To my way of thinking, we live in a celebrity besotted society. Our public life or our concerns about what gets most public attention centers around celebritydom or the weather. I’m going to push the weather to the back burner and simply concentrate on celebritydomitis.

Let’s start by defining our terms and the first term to define is celebrity. How should we define it? Well let’s say a celebrity is a very well known person who has achieved notoriety by doing something unusual. Usually the special achievement is related to the world of sports or entertainment but it can also come about by creating a breakthrough achievement in the fields of business or technology or even politics. Thus names like Bill Gates and Steve Jobs are reasonably well known even in worlds outside their own area of expertise. Politicians such as Bill and Hillary Clinton are also easily identified and probably known by more people than Mr.
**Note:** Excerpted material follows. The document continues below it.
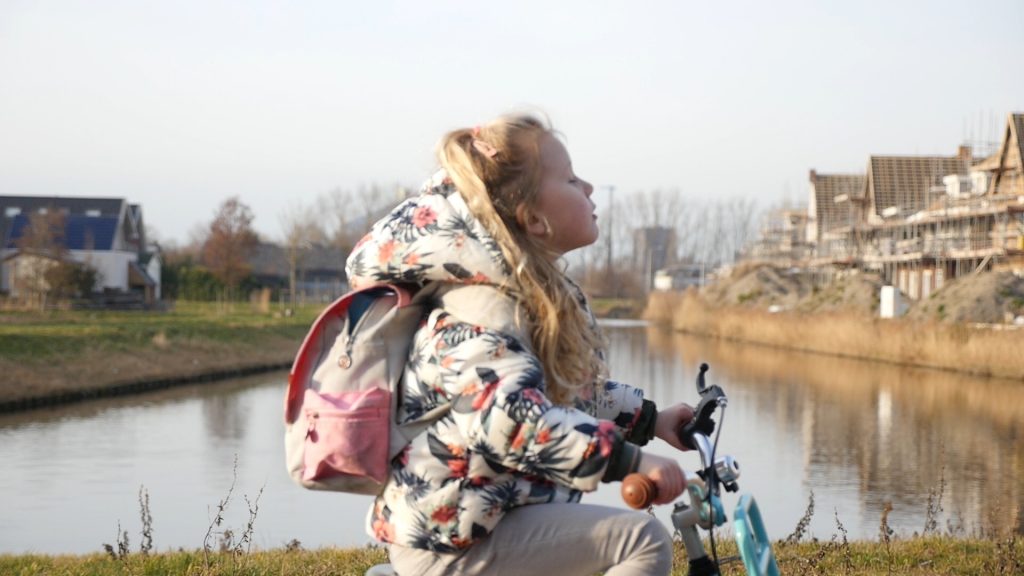 Sam fietst naar school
Gates or Mr. Jobs. Obviously this holds for President Obama as well.

Celebrityhood however isn’t simply a function of achievement though achievement of a distinctive kind is often a key element in achieving celebrity status. Along with achievement, the term implies a mysterious element of glamour that fascinates the mind and leads people into the world of fantasy where they can wonder and indeed fantasize about their favorite celebrity’s life. Celebritydom requires the full investment of a person’s id, ego, and superego and celebrity status almost implies a kind of obsessional interest. Not that one must constantly obsess about the celebrity, but rather that the celebrity is capable of eliciting this kind of response.
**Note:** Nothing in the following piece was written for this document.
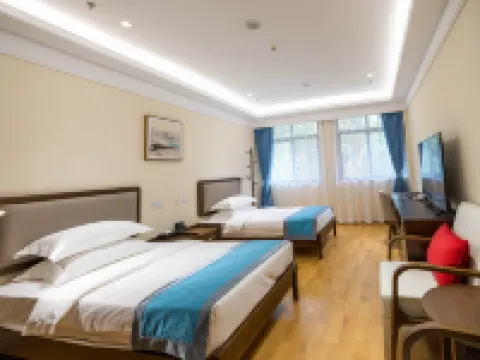 Jingshan Guokang Hotel Hotels in Jingshan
Now as a human being, but more importantly, as a political observer and student of politics, what I find most remarkable about the development of celebrityhood is that it emerges in probably the most egalitarian society the world has ever seen. And also the most upwardly mobile. I’m reminded of the famous distinction first coined by Ferdinand Tonnies, a well known German sociologist writing at the beginning of the 20th century. He claimed history showed the development of two kinds of societies: the first he called gemeinschaft meaning that a person’s status was primarily determined by family or birth and society was organized hierarchically; he called the second gesellschaft which defined people on the basis of their individual achievement which created a far more egalitarian structured society. In the first type of society, upward mobility was relatively infrequent, while in the second type, upward mobility was built into the system and occurred routinely.
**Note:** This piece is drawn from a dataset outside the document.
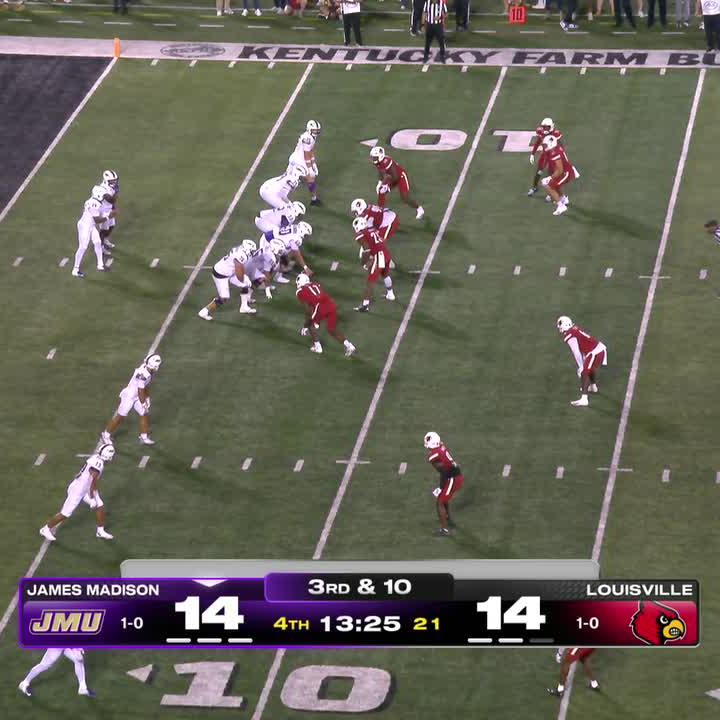 Louisville with the fumble recovery TD 😤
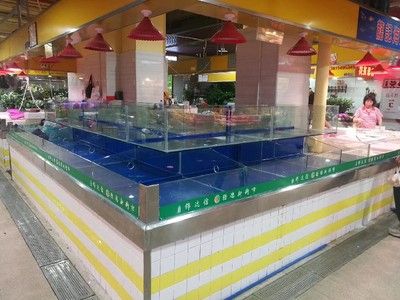 海城地區(qū)有多家店鋪和市場(chǎng)提供魚(yú)缸銷(xiāo)售服務(wù)以下是幾個(gè)具體的購(gòu)買(mǎi)地點(diǎn)：北海市海城區(qū)湯姆寵物用品市場(chǎng)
Our egalitarian, and we should add, very democratically based society clearly falls under the heading of a gesellschaft type of social system. Here, everyone is assumed to be created equal though since people’s levels of achievement could differ they could enjoy unequal degrees of social status. But again, the key point is that the justification for difference was tied to individual achievement. Thus in a radically egalitarian society difference can gain recognition, but the principle upon which it’s based on is equality. You earn it or you don’t deserve it. The theoretical default position remains egalitarian. Society’s bedrock principle is the acknowledgement that we’re all created equal whether we’re president of the United States or living in a homeless shelter.

To me, the phenomenon of the celebrity takes on a special status today because in a radically egalitarian society like the one we now live in it suggests that the principle of equality isn’t sufficiently strong to hold society together. Equality may be politically correct, but from psychological standpoint, it can’t work. Why not? Because it’s too boring. It hath no relish of salvation in it. A standard uniformity leaves the average individual exhausted and flat and dispirited. The soul needs some excitement, and adventure. Even feeding it some mindless entertainment such as we see on reality TV beats a state of simple equality. Or to borrow a thought from Mr. Dostoevsky, an old fashioned Russian traditional modernist who wrote among a great many other works, Notes from the Underground, for people to be happy, they need magic, miracles, and authority.